■ **Excerpt**
So I found set_layer_enabled causes one, and only one call to this loop which attempts to update every extant layer. I figured out this is necessary to do what needs to be done when switching the enabled boolean. While no update is issued when a layer's enabled is set to what it was set before, it only takes one layer actually switching to trigger the update of every layer.
I am not sure why this is so slow when all the layers are disabled. It should only attempt to free quadrants the first time and then there shouldn't be that much overhead from trying to do it again since there's nothing to loop on, but I only looked at rendering code, may be the other branches.
In any case, I am definitely way over my head trying to pinpoint this performance drop. The only thing I can think about is having a flag that tells the layer if it was disabled last frame and skip over it completely if it was disabled and is to remain disabled (within the loop I linked above, not in the set method). But I do not know if this would interfere with the other systems if they are supposed to work even if a layer is staying disabled. Also, I think maybe the flags that already are there can be used for this, but I am not sure. Thus I ask of you what would be a reasonable course of action.
Attached is the Godot Project I used to test. Made with the 4.2 version from the repo compiled on my own for linux (loving how easy that is).
TileMapEnableSwitchTest.zip
In conclusion, this may be an extreme test case, but if it can be made to run smoothly I think everyone may benefit from it as layer disabling could be very useful if it works as fast as it should in all circumstances.

■ **Data for review**
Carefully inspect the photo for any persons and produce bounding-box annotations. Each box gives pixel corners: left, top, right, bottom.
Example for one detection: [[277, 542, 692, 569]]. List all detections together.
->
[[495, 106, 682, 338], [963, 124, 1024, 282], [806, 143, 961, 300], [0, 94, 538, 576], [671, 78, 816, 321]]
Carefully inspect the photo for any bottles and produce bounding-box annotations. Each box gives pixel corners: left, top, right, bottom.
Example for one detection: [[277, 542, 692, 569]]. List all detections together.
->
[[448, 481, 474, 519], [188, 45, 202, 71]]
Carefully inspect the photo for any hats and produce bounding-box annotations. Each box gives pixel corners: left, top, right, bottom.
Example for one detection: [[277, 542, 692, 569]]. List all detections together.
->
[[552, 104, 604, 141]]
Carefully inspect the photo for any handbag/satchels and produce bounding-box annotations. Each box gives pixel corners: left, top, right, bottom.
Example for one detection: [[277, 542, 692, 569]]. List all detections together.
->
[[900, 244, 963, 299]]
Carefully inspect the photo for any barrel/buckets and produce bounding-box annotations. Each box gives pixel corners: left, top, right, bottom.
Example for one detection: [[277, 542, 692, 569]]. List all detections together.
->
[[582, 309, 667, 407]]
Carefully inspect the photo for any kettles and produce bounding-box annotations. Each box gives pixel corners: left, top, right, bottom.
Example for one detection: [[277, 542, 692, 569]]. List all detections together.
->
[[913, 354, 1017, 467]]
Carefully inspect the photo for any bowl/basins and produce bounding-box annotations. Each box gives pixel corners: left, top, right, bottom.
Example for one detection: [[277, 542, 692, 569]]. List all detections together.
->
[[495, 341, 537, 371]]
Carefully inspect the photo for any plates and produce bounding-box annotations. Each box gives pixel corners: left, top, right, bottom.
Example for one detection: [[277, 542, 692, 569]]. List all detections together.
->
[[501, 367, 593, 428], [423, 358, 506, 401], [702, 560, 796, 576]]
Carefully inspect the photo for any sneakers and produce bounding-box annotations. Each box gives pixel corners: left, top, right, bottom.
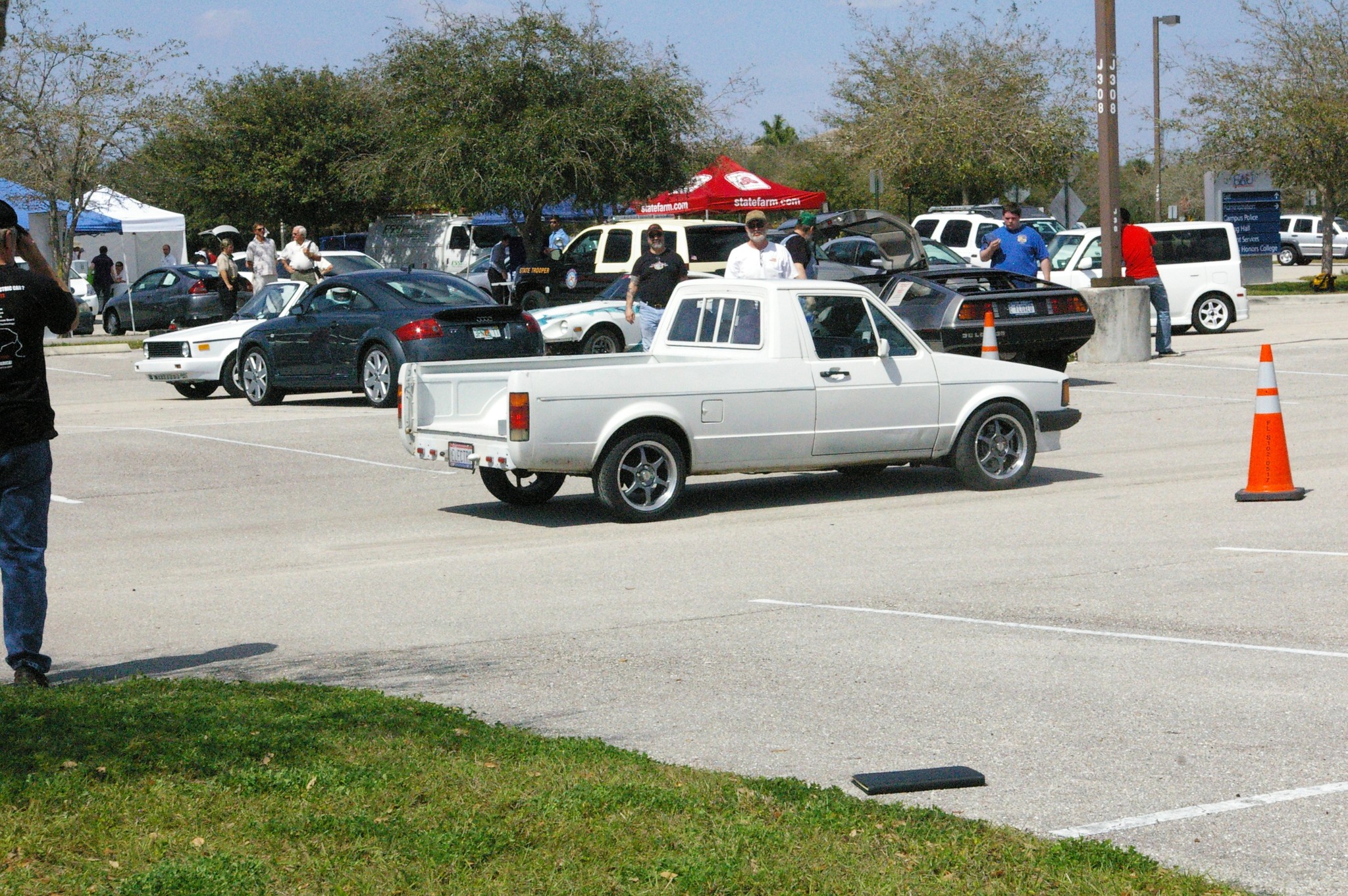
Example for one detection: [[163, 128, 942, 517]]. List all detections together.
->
[[1157, 350, 1182, 357]]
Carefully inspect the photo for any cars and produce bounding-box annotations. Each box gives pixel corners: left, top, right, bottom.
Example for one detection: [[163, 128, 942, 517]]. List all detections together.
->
[[102, 263, 254, 335], [271, 250, 407, 308], [237, 264, 549, 407], [140, 251, 282, 290], [14, 256, 99, 324], [530, 272, 725, 355], [762, 201, 1103, 294], [70, 287, 95, 335]]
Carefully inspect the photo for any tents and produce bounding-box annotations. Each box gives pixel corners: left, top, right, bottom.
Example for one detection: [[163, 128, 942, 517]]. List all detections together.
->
[[0, 177, 188, 335], [622, 154, 826, 219], [467, 191, 636, 281]]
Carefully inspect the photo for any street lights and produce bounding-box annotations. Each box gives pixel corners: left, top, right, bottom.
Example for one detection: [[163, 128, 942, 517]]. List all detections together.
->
[[1152, 15, 1180, 222]]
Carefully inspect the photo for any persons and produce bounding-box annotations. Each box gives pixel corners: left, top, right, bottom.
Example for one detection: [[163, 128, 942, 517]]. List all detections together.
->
[[624, 224, 689, 352], [216, 239, 238, 320], [89, 246, 121, 312], [112, 261, 127, 297], [980, 203, 1051, 290], [245, 223, 280, 294], [278, 225, 333, 310], [548, 215, 570, 251], [0, 200, 81, 686], [780, 211, 819, 334], [1119, 207, 1183, 356], [195, 247, 216, 265], [161, 245, 177, 266], [488, 233, 511, 304], [724, 210, 799, 279]]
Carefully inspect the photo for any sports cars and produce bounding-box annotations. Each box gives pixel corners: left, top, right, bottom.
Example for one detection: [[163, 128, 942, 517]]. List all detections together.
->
[[134, 279, 410, 400]]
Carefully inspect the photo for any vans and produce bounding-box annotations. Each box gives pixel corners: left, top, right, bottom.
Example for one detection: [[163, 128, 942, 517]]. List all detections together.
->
[[319, 232, 367, 254], [1036, 218, 1249, 339], [365, 213, 544, 301]]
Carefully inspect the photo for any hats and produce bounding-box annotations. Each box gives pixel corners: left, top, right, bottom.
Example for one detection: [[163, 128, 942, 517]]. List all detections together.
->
[[646, 224, 663, 236], [195, 250, 209, 265], [796, 210, 820, 232], [0, 199, 18, 229], [745, 210, 768, 225]]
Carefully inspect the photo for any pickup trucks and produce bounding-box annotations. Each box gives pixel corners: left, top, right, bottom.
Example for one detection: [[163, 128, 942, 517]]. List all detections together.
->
[[396, 278, 1080, 524]]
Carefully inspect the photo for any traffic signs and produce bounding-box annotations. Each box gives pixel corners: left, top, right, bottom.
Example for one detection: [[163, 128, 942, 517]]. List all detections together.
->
[[1224, 202, 1282, 212], [1223, 192, 1281, 206], [1223, 212, 1281, 255]]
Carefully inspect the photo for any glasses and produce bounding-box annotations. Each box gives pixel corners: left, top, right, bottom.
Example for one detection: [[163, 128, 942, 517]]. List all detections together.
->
[[550, 221, 557, 224], [115, 265, 121, 267], [228, 245, 235, 249], [748, 222, 764, 228], [291, 233, 299, 235], [254, 228, 265, 231], [649, 233, 662, 238]]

■ **Brief**
Copy the stretch of the post on TileMap layer performance from "So I found set_layer_enabled" through "of every layer.". The listing was taken from a separate source.

■ **Written response**
So I found set_layer_enabled causes one, and only one call to this loop which attempts to update every extant layer. I figured out this is necessary to do what needs to be done when switching the enabled boolean. While no update is issued when a layer's enabled is set to what it was set before, it only takes one layer actually switching to trigger the update of every layer.